Cross-Sectional Patterns of Mortgage Debt during the Housing Boom: Evidence and Implications
The reallocation of mortgage debt to low-income or marginally qualified borrowers plays a central role in many explanations of the early 2000s housing boom. This paper analyzes the mortgage boom with particular attention to how the debt was allocated with respect to income.
This is a substantially revised version of the original paper posted November 2016.
Key Findings
- There was no reallocation of mortgage debt toward low-income individuals during the housing boom. Low-income borrowing did grow rapidly during the boom, with much of this debt packaged into the subprime mortgage-backed securities that caused serious problems during the 2008 financial crisis. Yet borrowing by high-income individuals rose at similar rates, so the distribution of debt with respect to income remained stable over time. The same is true of the distribution of real estate assets.
- Because high-income borrowers tend to have more mortgage debt than do low-income borrowers, the equal percentage increases in debt across the income distribution meant that in dollar terms, most of the new mortgage debt went to the wealthy.
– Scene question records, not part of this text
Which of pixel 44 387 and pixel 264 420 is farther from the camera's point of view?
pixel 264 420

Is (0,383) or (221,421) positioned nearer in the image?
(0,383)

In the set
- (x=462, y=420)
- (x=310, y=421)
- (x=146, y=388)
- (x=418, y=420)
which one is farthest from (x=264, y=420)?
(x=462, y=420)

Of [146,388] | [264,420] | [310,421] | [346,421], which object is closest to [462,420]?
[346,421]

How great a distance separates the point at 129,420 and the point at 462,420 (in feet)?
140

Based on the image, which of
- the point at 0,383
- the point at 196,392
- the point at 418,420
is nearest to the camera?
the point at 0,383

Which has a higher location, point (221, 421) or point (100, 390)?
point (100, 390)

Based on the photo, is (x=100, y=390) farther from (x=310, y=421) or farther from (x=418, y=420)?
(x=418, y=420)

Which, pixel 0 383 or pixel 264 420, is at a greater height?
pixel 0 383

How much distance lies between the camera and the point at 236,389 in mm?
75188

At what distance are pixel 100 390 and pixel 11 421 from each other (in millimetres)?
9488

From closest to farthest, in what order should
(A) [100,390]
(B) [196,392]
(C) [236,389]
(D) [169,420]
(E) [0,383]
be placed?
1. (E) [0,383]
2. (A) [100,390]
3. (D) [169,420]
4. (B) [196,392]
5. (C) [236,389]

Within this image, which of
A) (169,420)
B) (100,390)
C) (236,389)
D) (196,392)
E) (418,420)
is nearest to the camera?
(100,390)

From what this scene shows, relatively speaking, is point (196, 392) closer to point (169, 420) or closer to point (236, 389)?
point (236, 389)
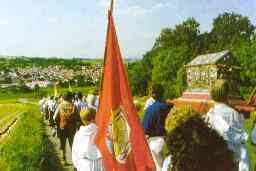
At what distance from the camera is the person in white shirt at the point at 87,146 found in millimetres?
6812

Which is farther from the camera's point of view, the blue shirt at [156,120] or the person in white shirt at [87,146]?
the person in white shirt at [87,146]

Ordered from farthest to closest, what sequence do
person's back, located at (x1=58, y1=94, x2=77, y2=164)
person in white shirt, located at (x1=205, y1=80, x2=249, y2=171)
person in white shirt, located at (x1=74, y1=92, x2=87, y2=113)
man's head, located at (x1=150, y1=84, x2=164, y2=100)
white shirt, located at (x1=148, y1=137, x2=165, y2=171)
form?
person in white shirt, located at (x1=74, y1=92, x2=87, y2=113) < person's back, located at (x1=58, y1=94, x2=77, y2=164) < man's head, located at (x1=150, y1=84, x2=164, y2=100) < white shirt, located at (x1=148, y1=137, x2=165, y2=171) < person in white shirt, located at (x1=205, y1=80, x2=249, y2=171)

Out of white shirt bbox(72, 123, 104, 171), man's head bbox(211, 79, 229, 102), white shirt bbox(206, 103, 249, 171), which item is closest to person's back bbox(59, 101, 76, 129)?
white shirt bbox(72, 123, 104, 171)

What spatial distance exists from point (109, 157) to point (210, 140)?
150 inches

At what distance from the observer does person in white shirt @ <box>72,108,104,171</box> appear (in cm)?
681

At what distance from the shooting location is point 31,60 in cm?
11469

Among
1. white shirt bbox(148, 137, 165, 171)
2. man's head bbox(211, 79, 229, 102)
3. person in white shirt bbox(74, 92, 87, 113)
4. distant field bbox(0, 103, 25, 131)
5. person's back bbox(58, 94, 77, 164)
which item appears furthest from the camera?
distant field bbox(0, 103, 25, 131)

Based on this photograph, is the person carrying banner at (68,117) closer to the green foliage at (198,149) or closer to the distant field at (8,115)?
the green foliage at (198,149)

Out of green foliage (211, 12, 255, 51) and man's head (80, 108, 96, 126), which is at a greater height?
green foliage (211, 12, 255, 51)

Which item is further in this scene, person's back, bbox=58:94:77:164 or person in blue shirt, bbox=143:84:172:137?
person's back, bbox=58:94:77:164

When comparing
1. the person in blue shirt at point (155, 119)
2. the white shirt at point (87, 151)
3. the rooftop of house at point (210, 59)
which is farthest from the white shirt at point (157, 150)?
the rooftop of house at point (210, 59)

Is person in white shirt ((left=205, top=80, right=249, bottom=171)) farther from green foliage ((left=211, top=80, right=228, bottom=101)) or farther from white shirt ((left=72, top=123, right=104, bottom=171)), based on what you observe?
white shirt ((left=72, top=123, right=104, bottom=171))

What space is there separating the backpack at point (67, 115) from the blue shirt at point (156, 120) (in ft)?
18.2

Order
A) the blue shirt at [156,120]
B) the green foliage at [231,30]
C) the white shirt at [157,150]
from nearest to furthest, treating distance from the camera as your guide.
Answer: the white shirt at [157,150] → the blue shirt at [156,120] → the green foliage at [231,30]
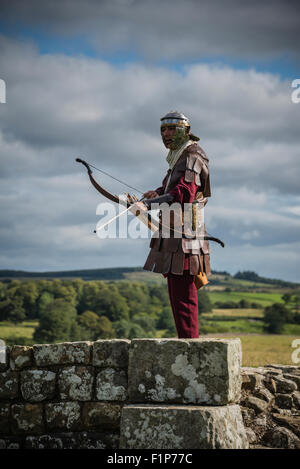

- Confusion in the academic literature has resulted from the common practice of using incomplete data on gross mortgage flows to infer changes in stocks of debt. For example, Mian and Sufi (2009) use data from the Home Mortgage Disclosure Act (HMDA) to argue that the allocation of mortgage credit changed fundamentally during the housing boom, in ways that channeled credit disproportionately to marginal or low-income borrowers. Yet HMDA data do not cover terminations, so they cannot reveal whether these newly originated mortgages reflect only higher transactional volumes in low-income areas or a true expansion of mortgage credit to more households. The authors of this paper, by combining flow and stock data to completely characterize the mortgage markets in question, find that it was higher transactional churn rather than a reallocation of mortgage credit that lay behind the original HMDA results. The finding that there was no relative credit expansion to low-income areas builds on Adelino, Schoar and Severino (2016), who use HMDA data to show that average amounts of mortgages grew by similar percentages in high- and low-income areas.
Exhibits
Implications
The broad-based increases in both mortgage debt and real estate assets have important implications for theories of the housing boom. A successful model of the boom must explain the stable cross-sectional distributions for debt and real estate assets, at the same time that the model explains the sharp increase in house prices. A theoretical section in this paper shows that to be consistent with the data, any explanation of the boom needs two elements: (1) an exogenous shock that increases expected house price growth or, alternatively, reduces interest rates and (2) financial markets that endogenously relax borrowing constraints in response to the shock. The data therefore imply that the large increase in subprime lending during the boom was not an exogenous shock driving house prices higher, but rather an endogenous response on the part of lenders to higher house prices. Lenders were happy to lend to low-income borrowers using subprime mortgages, because rising house values meant that these mortgages would be secured by rising value in the mortgages’ underlying collateral. In extending these subprime loans, lenders kept the distributions of mortgage debt and assets from tilting toward the rich.
Abstract
In this paper, we use two comprehensive microdata sets to study how the distribution of mortgage debt evolved during the 2000s housing boom. We show that the allocation of mortgage debt across the income distribution remained stable, as did the allocation of real estate assets. Any theory of the boom must replicate these facts, and a general equilibrium model shows that doing so requires two elements: (1) an exogenous shock that increases expected house price growth or, alternatively, reduces interest rates and (2) financial markets that endogenously relax borrowing constraints in response to the shock. Empirically, the endogenous relaxation of constraints was largely accomplished with subprime lending, which allowed the mortgage debt of low-income households to increase at the same rate as that of high-income households.